Task objective: Your answer is the line containing "epa06905745 French Interior" plus every line after it through the end of the records, printed exactly and free of pictures.
(Beginning of Source data)
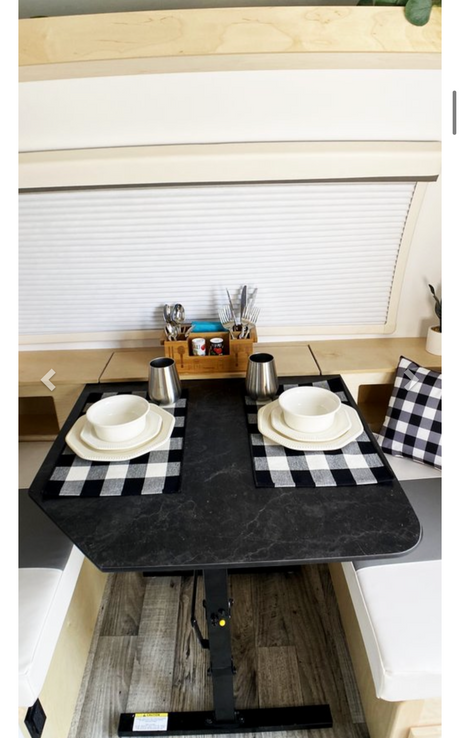 An RV rental's compact dining area features a black table set for two, with placemats and cutlery, flanked by benches.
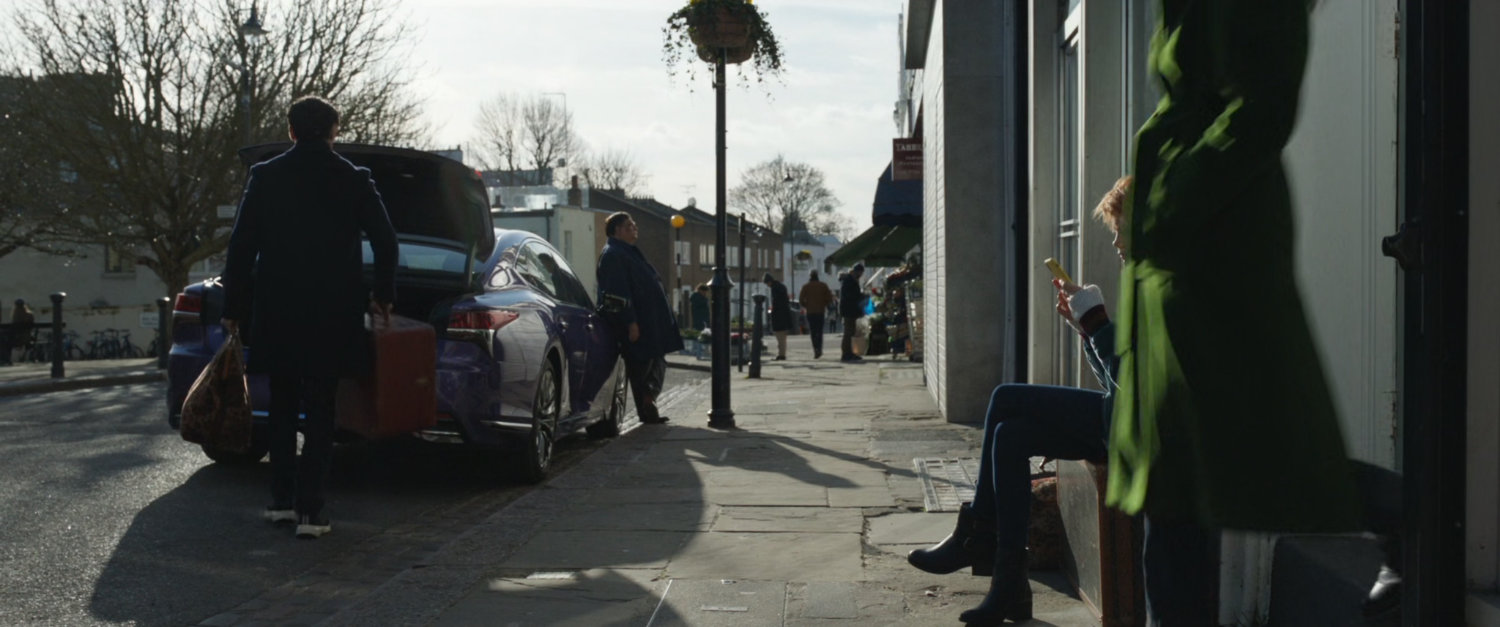 Car parked in front of row home in London.
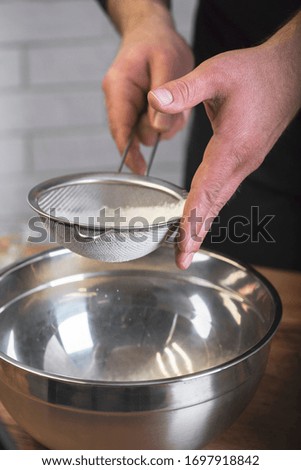 Man's hands sifting the flour. Cooking process of knead the dough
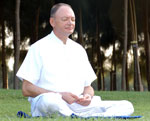 man-meditating outdoors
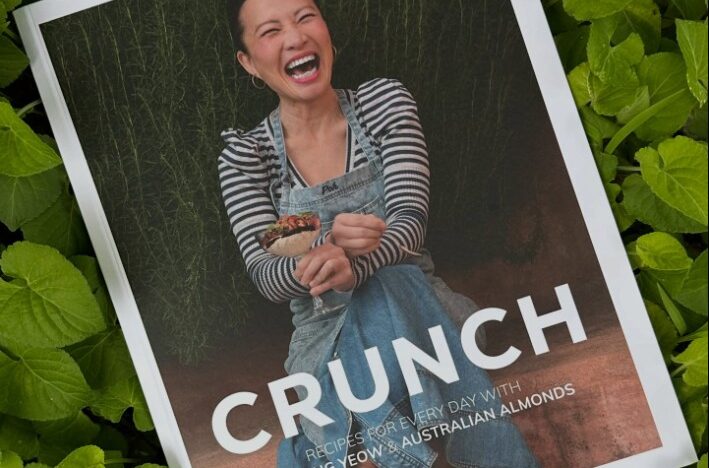 A copy of Poh Ling Yeow’s cookbook “CRUNCH” resting on a bed of fresh green almond leaves. Poh is pictured on the cover, laughing warmly and holding a dish, wearing a striped top and denim apron.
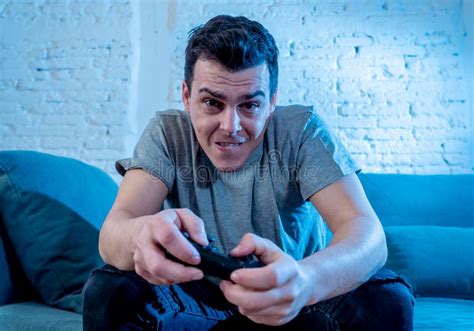 Close Up Portrait Of Young Man Playing Video Game At Night Addicted To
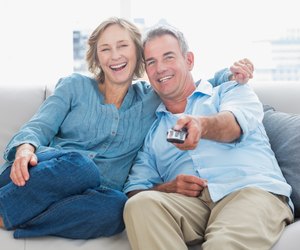 Cheerful couple cuddling and sitting on the couch watching tv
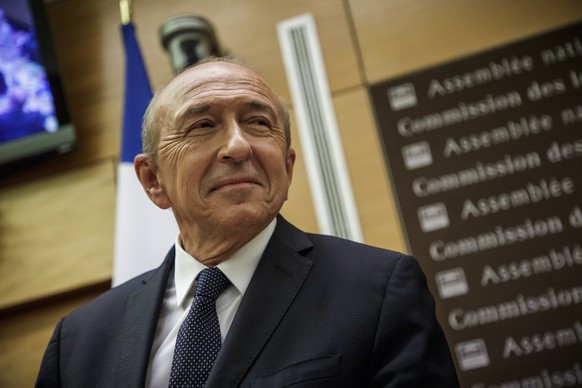 epa06905745 French Interior Minister Gerard Collomb prepares to face the deputies of the Laws Commission during his hearing concerning the scandal of President Macron's security chief Alexandre Benall ...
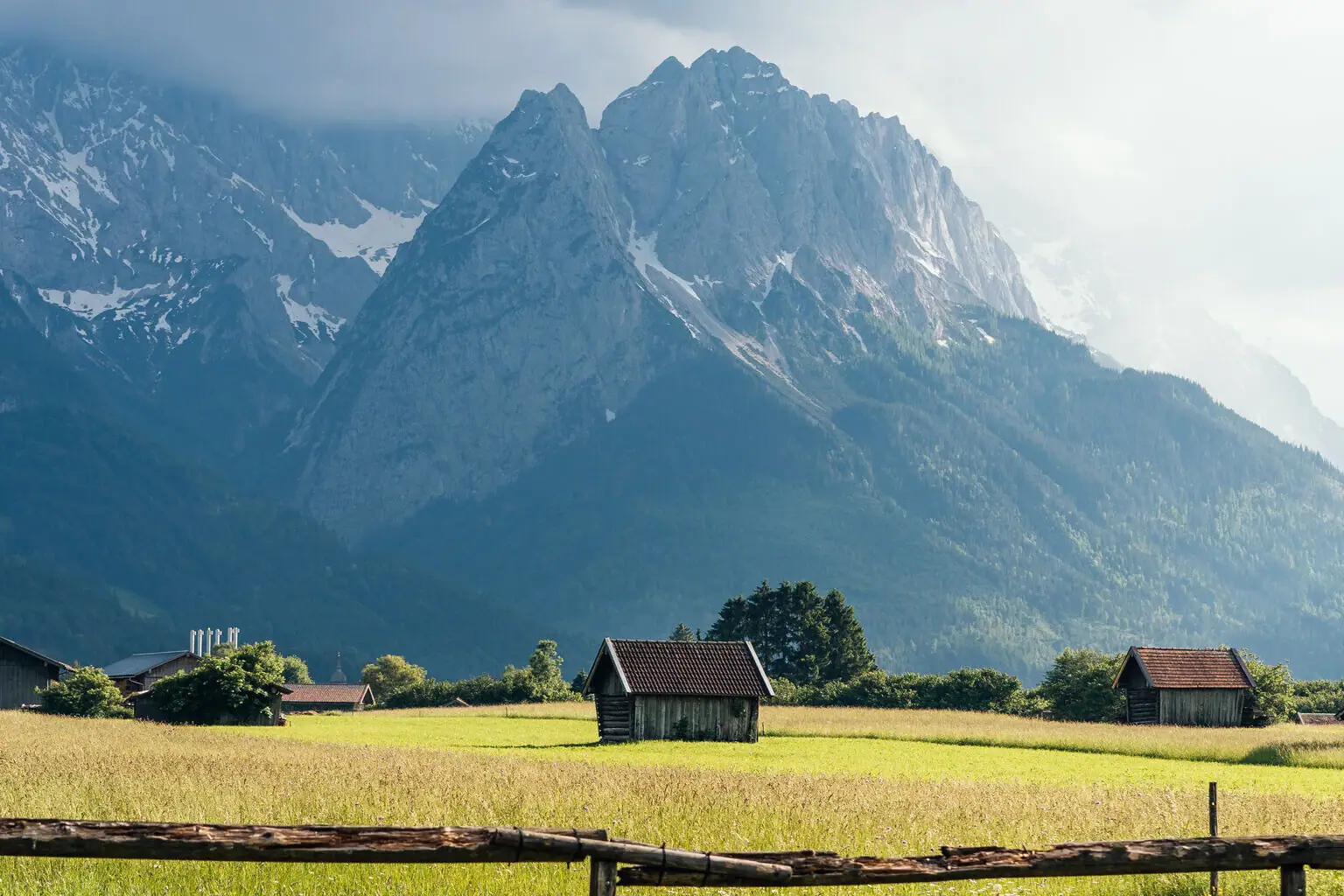 Alpspitzblick & Tegernauweg A wooden fence in a field with mountains in the background.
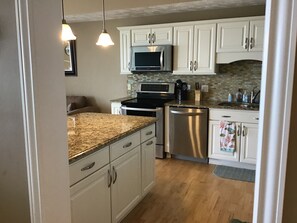 All stainless steel appliances in the open concept kitchen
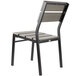 A black BFM Seating outdoor chair with a gray synthetic teak back and seat.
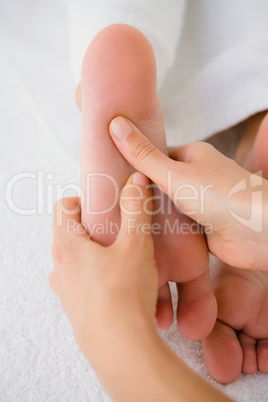 Close-up of a woman receiving foot massage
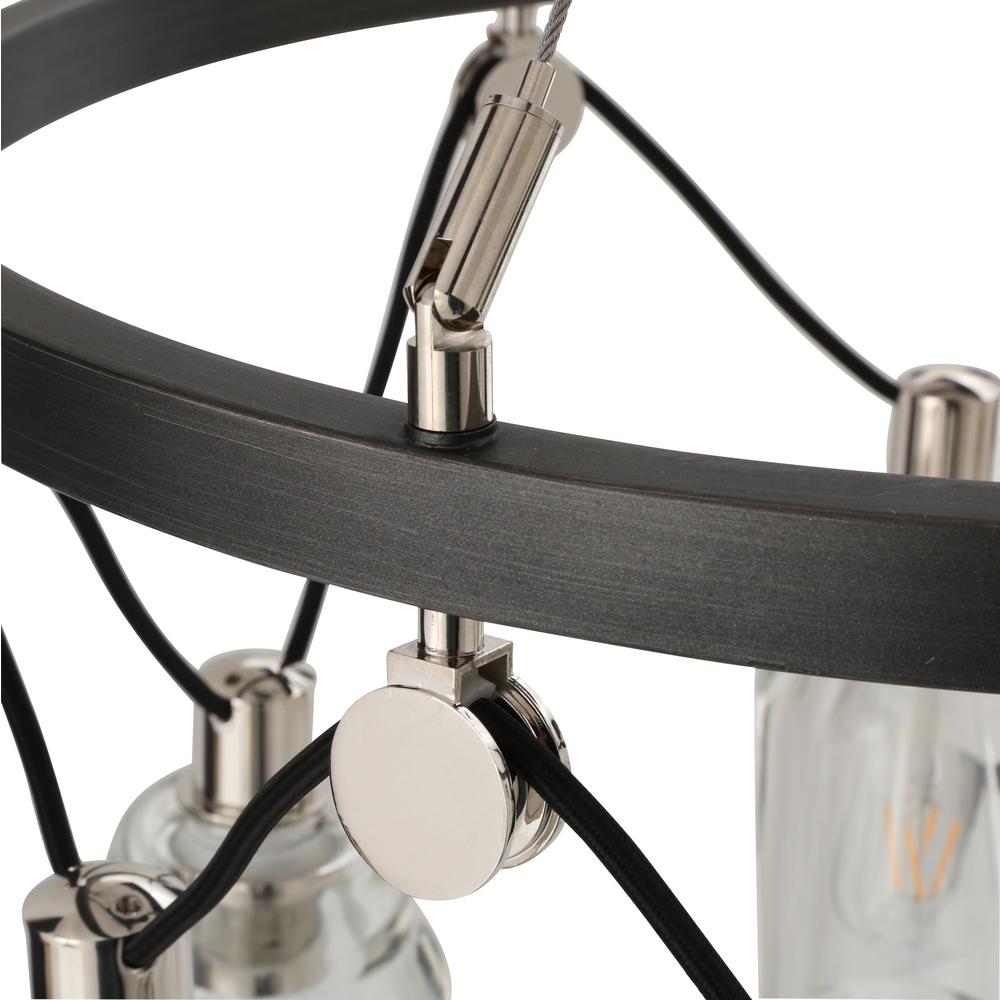 Rustic iron frame supports geometric details and lights at varying heights Rustic iron frame supports geometric details and lights at varying heights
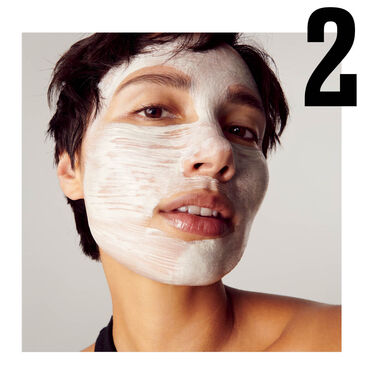 hands holding cleansers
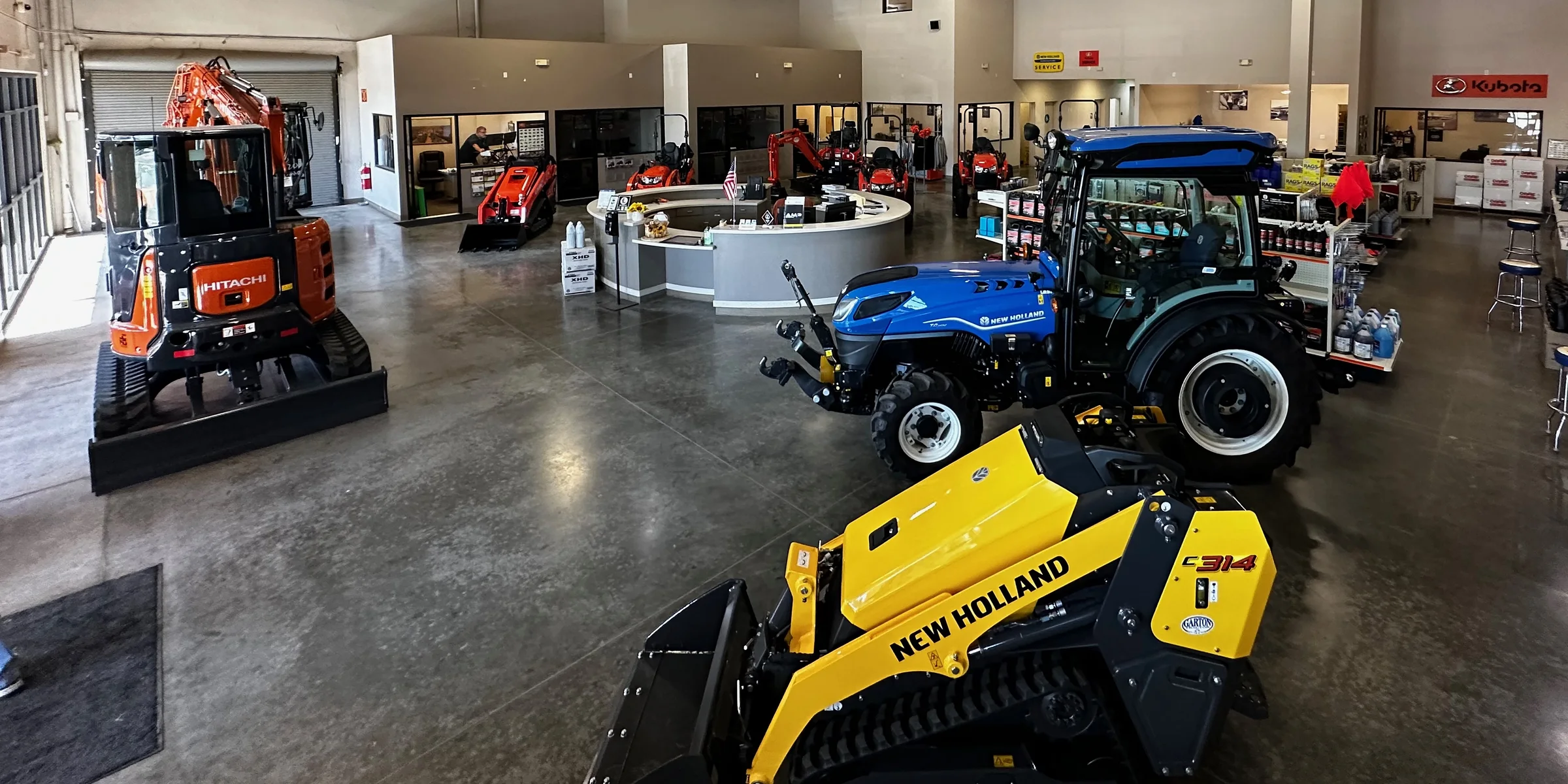 Kubota, Hitachi, and New Holland equipment inside a Garton Tractor showroom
(End of Source data)
Exercise solution:
 epa06905745 French Interior Minister Gerard Collomb prepares to face the deputies of the Laws Commission during his hearing concerning the scandal of President Macron's security chief Alexandre Benall ...
 Alpspitzblick & Tegernauweg A wooden fence in a field with mountains in the background.
 All stainless steel appliances in the open concept kitchen
 A black BFM Seating outdoor chair with a gray synthetic teak back and seat.
 Close-up of a woman receiving foot massage
 Rustic iron frame supports geometric details and lights at varying heights Rustic iron frame supports geometric details and lights at varying heights
 hands holding cleansers
 Kubota, Hitachi, and New Holland equipment inside a Garton Tractor showroom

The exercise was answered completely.